'Ehm..," Manda tidak mau mengendus, tapi akhirnya itulah yang ia lakukan. Bahkan karena matanya tertutup bikin Manda malah makin dekat dengan ketiak Rian.
"Hhah!" Rian terlongo. Lebih tepatnya gak percaya. Apa cewek di depannya punya kelainan yang bikin dia suka menghirup ketiak orang lain. Rian sedikit menjauh. Cek tubuhnya.
'Ahk, untung gue udah wangi. Gak jadi malu,'kan.'
Merasakan 'bau Rian' sedikit kabur bikin Manda membuka matanya. Saat kelopak matanya terbuka ia melihat Rian yang menatapnya tanpa berkedip seakan mau memakannya hidup-hidup.
"Yah terus salah gue, lo'kan gak bilang cariin celana juga!"
"Yah tapi lo peka dong. Lo,'kan lihat dari tadi gue itu cuma pakai handuk. Dan gue bilang, gue kehilangan baju sama celana!"
Manda jadi ingat lagi sama abu dan sisa-sisa baju Rian yang tadi ia lihat. Ia jadi semakin kasihan sama Rian.
Mulutnya mau bertanya ke Rian 'Sebenarnya apa sih masalah kamu sama Robby sampai dia bakar baju kamu?!' Tapi Manda urungkan. Gak, gak.., Itu gak baik, sama saja ia sedang mengadu domba kedua muridnya.
Apalagi Rian terlihat sangat marah
Manda menempelkan telapak tangannya di d**a kiri Rian. Niatnya mau cek detak jantung Rian. Kalau berderu artinya cowok itu memang lagi marah banget
"Ehm!" dehemnya berusaha menealah irama jantung Rian.

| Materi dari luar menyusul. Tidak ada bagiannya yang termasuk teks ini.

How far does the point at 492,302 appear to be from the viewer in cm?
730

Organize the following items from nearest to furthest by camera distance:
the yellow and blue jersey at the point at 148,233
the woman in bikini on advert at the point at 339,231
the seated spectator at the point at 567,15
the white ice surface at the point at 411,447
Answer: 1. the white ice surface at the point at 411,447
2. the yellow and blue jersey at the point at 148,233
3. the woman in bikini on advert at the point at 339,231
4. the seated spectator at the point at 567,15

Memang agak cepat sih. Beda sama jantung dia. pikir Manda sambil meletakkan tangan satunya lagi ke dadanya.
"Lo ngapain sih, apa-apaan deh!" Meski kalimat protes yang keluar tapi Rian gak mau mundur seinci-pun.

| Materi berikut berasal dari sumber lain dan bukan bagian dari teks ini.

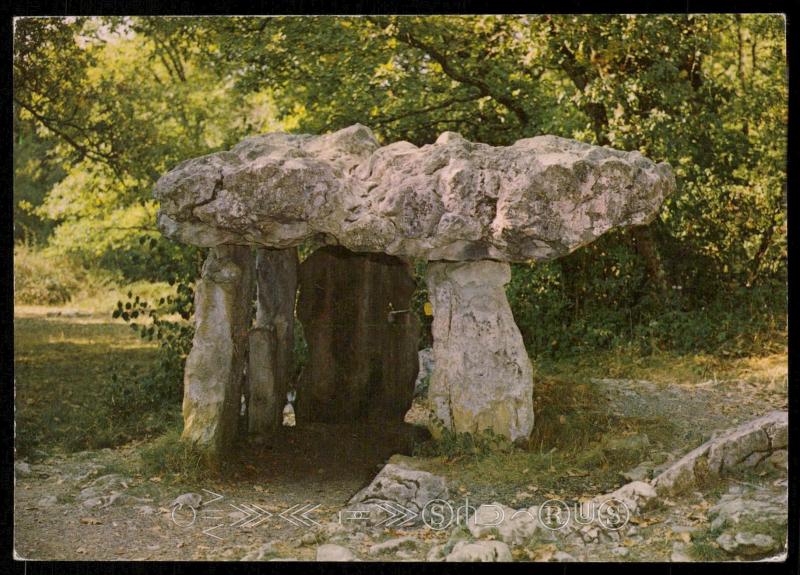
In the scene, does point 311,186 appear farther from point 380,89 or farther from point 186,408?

"Hush.., lo lagi emosi tuh. Jantung lo iramanya jadi gak senada. Hati-hati lo nanti jantungan," sahut Manda sok tahu
"Gue jantungan gara-gara lo," kata Rian. Tiga kali badannya dicemek-cemek Manda. Mantep gak. Eehh, maksudnya sebel gak!
"Hem, jadi gue harus pinjemin lo celana lagi nih?!" selidik Manda sambil mengetuk pelipisnya dengan ujung jari terlihat sangat berfikir.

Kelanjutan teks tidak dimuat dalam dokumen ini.